Nie utożsamiam się ani z "tymi", ani z "tamtymi", ale bardzo razi mnie taki podział. Wszelkie podziały mnie rażą. Na pewno solidnie, w duchu wartości ogólnoludzkich wychowywałam swoje własne dzieci i dzieci powierzone, zawsze traktując je na równi. Do dzisiaj zwykłam mówić o dzieciach powierzonych "nasze dzieci", "moje dzieci".
Równocześnie ojciec redemptorysta zadaje naiwne pytanie: "nie znalazło się jedno miejsce na multipleksie, dla jednej telewizji?" - jakby pytał o jedno miejsce w piaskownicy i trzeba by tylko dobrej woli tam się znajdujących, by zrobić to miejsce dla jeszcze jednego chłopca.

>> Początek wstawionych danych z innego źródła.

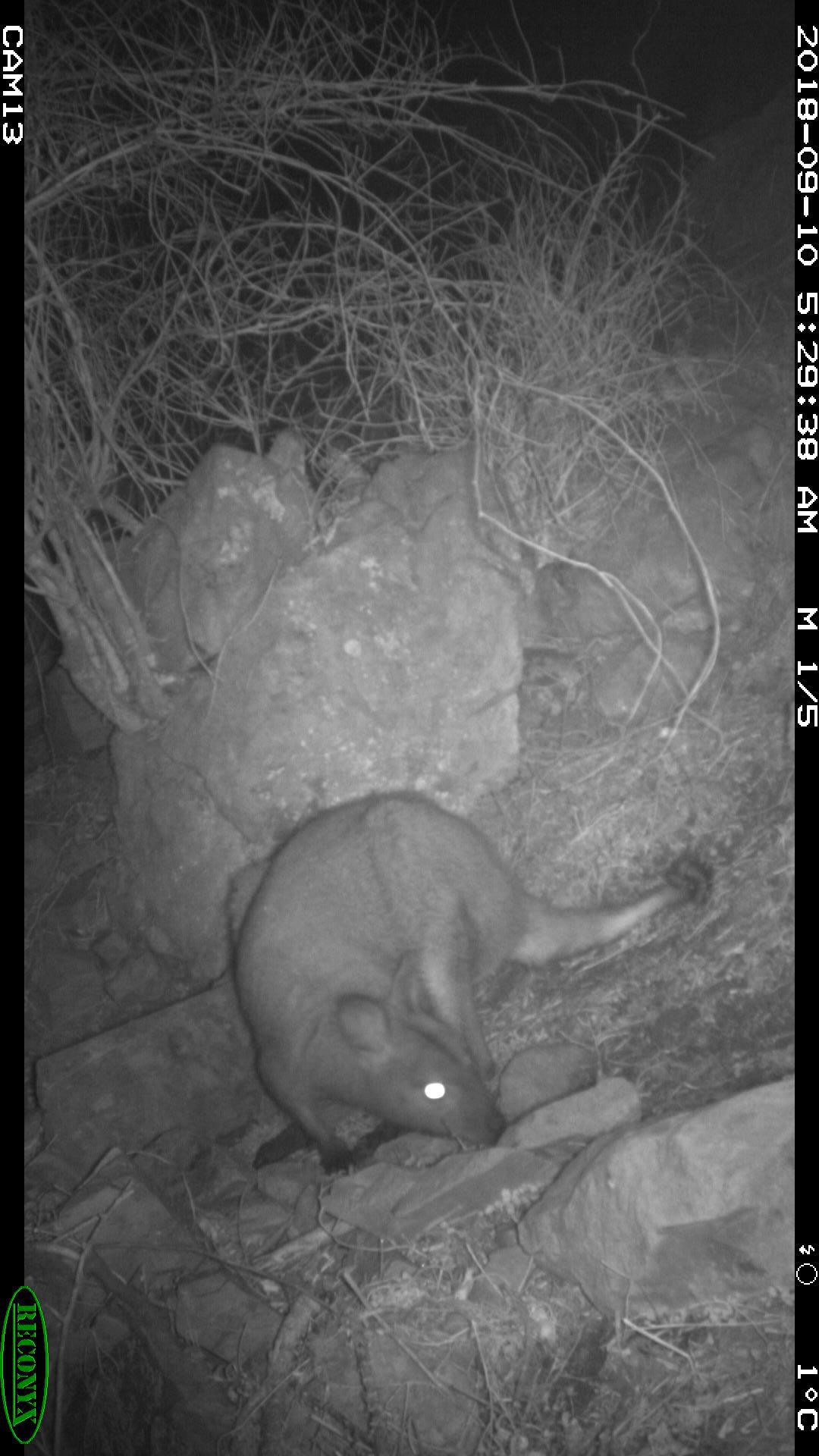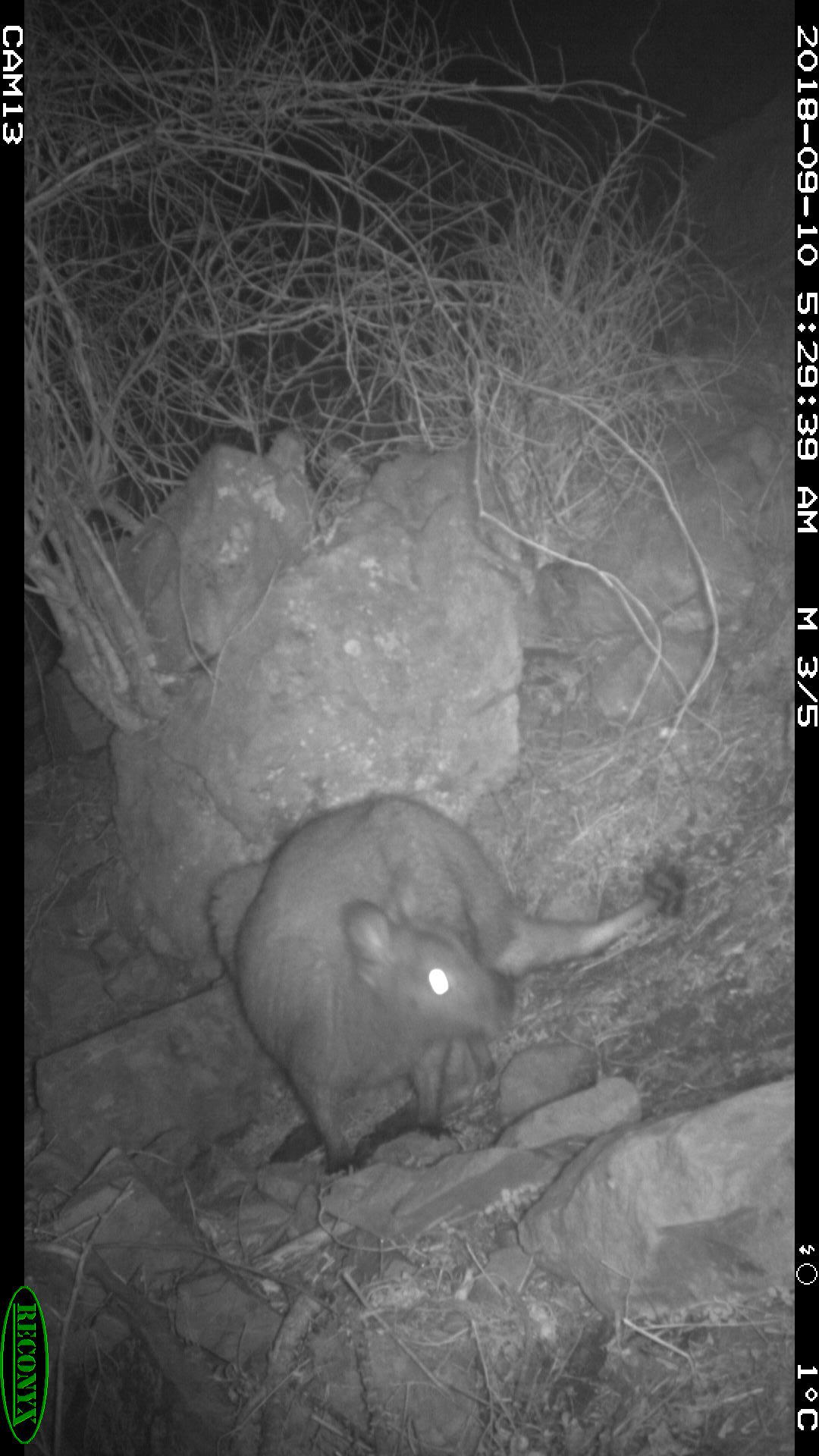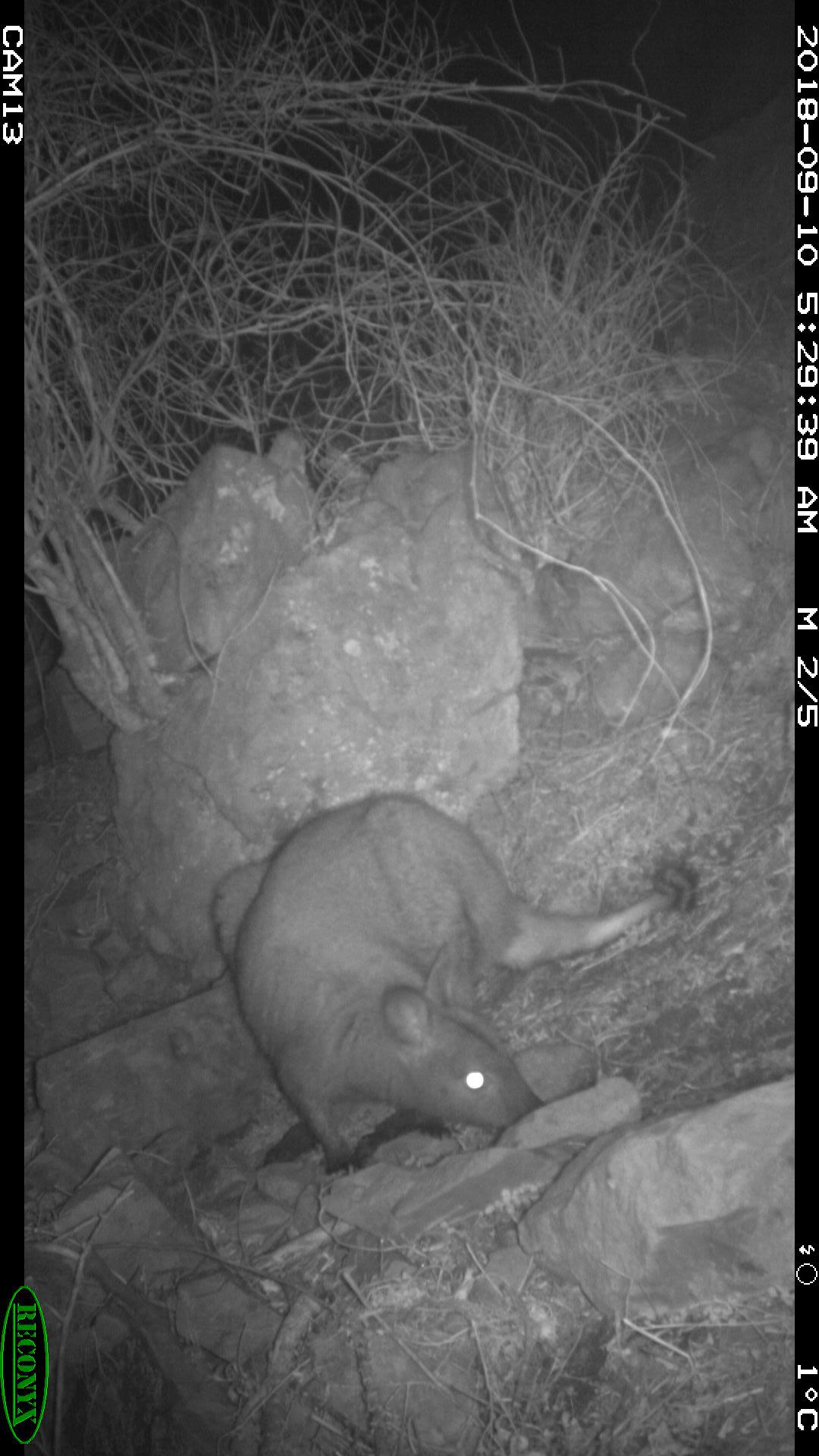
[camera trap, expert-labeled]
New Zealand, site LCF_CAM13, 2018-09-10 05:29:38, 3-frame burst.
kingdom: Animalia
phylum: Chordata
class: Mammalia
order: Diprotodontia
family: Macropodidae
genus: Notamacropus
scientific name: Notamacropus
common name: wallaby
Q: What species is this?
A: Wallaby (Notamacropus).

Bo jak się pozostałe dzieci nie ścieśnią, to chłopczyk dostanie ataku histerii i jego mamusia nie będzie wiedziała, co zrobić. Pozostałe mamusie dzieci bawiących się w piaskownicy popadną w jeszcze większy popłoch, zrobi się ogólnonarodowa chryja i naczelna psycholog kraju będzie zmuszona się wypowiedzieć i w swej nieomylnej mądrości doradzi pozostałym mamusiom, by najlepiej zabrały na czas histerii i agresji prezentowanej po aktorsku przez małego terrorystę swoje dzieci do innej piaskownicy i pozostawiły tym samym scenę rozkapryszonemu "artyście".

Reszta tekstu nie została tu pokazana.